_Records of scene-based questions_
▶
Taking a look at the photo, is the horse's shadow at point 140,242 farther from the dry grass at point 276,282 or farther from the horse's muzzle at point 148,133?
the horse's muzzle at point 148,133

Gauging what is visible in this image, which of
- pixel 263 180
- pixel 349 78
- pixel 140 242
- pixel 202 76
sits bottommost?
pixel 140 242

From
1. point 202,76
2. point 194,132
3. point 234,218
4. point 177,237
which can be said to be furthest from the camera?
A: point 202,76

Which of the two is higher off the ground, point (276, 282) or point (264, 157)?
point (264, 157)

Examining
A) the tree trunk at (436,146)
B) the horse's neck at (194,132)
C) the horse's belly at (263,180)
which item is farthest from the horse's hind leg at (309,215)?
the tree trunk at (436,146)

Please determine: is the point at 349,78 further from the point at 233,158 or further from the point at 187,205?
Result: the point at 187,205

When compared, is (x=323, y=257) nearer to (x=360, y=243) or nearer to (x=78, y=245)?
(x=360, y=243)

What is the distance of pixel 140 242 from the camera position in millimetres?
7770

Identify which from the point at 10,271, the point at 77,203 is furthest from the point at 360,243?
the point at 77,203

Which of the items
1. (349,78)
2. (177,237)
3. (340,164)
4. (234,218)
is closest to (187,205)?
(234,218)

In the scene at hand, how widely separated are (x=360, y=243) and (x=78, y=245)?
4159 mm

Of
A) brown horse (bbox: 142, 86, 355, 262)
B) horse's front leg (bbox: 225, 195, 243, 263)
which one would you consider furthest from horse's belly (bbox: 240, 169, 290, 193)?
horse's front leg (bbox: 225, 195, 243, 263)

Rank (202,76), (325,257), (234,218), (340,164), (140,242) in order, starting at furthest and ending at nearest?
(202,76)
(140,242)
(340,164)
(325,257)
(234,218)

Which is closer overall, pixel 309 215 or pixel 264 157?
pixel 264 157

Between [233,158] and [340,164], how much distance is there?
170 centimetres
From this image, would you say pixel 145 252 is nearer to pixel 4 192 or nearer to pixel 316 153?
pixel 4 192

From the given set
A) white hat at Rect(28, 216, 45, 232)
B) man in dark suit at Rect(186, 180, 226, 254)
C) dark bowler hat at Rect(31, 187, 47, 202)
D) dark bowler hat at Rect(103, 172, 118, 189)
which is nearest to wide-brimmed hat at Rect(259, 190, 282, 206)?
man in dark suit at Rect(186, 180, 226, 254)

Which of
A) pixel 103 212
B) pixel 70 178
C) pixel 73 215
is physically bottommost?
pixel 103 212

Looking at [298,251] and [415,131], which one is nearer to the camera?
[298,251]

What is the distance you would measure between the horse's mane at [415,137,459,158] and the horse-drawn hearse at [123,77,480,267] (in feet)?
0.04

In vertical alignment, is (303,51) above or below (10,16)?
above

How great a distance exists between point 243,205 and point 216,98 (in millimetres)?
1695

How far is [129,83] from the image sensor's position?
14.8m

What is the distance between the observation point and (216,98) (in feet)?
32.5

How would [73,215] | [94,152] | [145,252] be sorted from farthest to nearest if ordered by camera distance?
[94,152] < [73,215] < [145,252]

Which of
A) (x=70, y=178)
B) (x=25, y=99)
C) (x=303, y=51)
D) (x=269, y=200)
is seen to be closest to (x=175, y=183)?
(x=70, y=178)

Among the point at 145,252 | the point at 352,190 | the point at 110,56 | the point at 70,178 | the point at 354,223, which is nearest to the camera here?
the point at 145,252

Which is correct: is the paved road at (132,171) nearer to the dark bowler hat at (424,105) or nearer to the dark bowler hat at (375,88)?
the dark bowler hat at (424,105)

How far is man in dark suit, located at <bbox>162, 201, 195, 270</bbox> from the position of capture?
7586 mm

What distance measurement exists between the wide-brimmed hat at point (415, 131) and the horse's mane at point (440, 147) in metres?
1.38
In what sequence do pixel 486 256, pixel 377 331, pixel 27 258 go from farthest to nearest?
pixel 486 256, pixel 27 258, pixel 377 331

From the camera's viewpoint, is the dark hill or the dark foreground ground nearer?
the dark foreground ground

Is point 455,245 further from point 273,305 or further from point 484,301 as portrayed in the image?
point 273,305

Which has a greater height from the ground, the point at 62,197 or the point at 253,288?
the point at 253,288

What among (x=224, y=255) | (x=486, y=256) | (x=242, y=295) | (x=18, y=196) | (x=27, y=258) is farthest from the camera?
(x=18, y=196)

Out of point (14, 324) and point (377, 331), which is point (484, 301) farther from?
◀
_Task to complete_
Reproduce, word for word, only the lines from the one that contains "From the camera's" through the final line.

_Solution for this exercise_
From the camera's viewpoint, is the dark hill or the dark foreground ground nearer?
the dark foreground ground

Is point 455,245 further from point 273,305 or further from point 484,301 as portrayed in the image?
point 273,305

Which has a greater height from the ground, the point at 62,197 or the point at 253,288?
the point at 253,288

What among (x=224, y=255) | (x=486, y=256) | (x=242, y=295) | (x=18, y=196) | (x=27, y=258) is farthest from the camera?
(x=18, y=196)

Out of point (14, 324) and point (377, 331), which is point (484, 301) farther from?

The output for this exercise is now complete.